■ ACTION ITEM
Your copy should start at the line with "Official NCAA Men's" and end at the line with "500 grams coloured" in the data below. Transcribe only those lines, exactly, pictures excluded.

■ DATA FOR REVIEW
◇ ◇ ◇ ◇ ◇ ◇ ◇
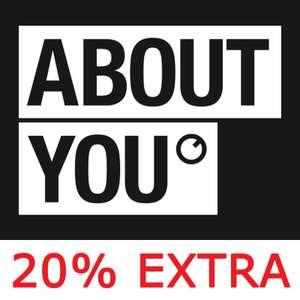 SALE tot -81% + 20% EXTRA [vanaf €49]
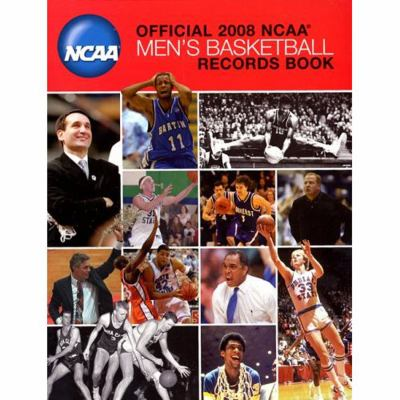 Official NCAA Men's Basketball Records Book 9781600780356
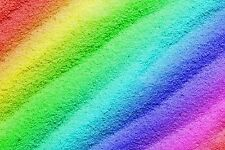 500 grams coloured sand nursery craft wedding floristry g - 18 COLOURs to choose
◇ ◇ ◇ ◇ ◇ ◇ ◇
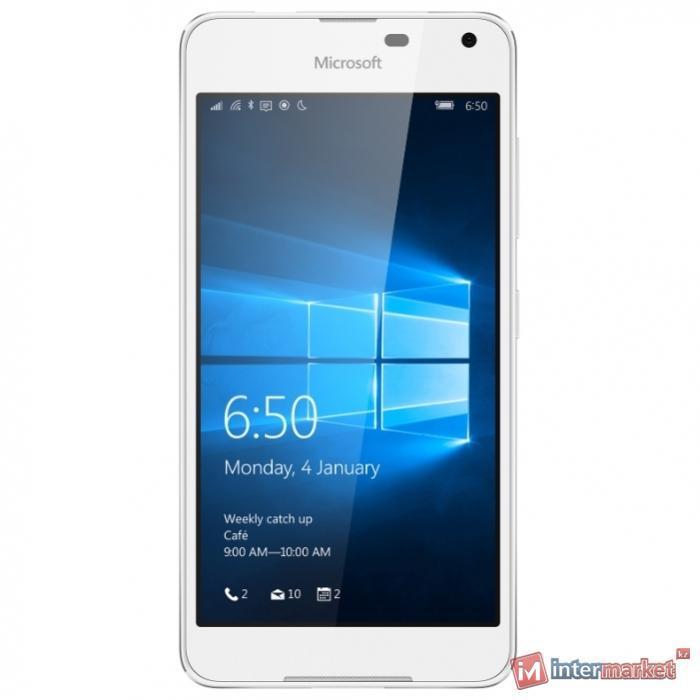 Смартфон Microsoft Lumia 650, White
◇ ◇ ◇ ◇ ◇ ◇ ◇
■ RESPONSE FOR THIS EXERCISE
 Official NCAA Men's Basketball Records Book 9781600780356
 500 grams coloured sand nursery craft wedding floristry g - 18 COLOURs to choose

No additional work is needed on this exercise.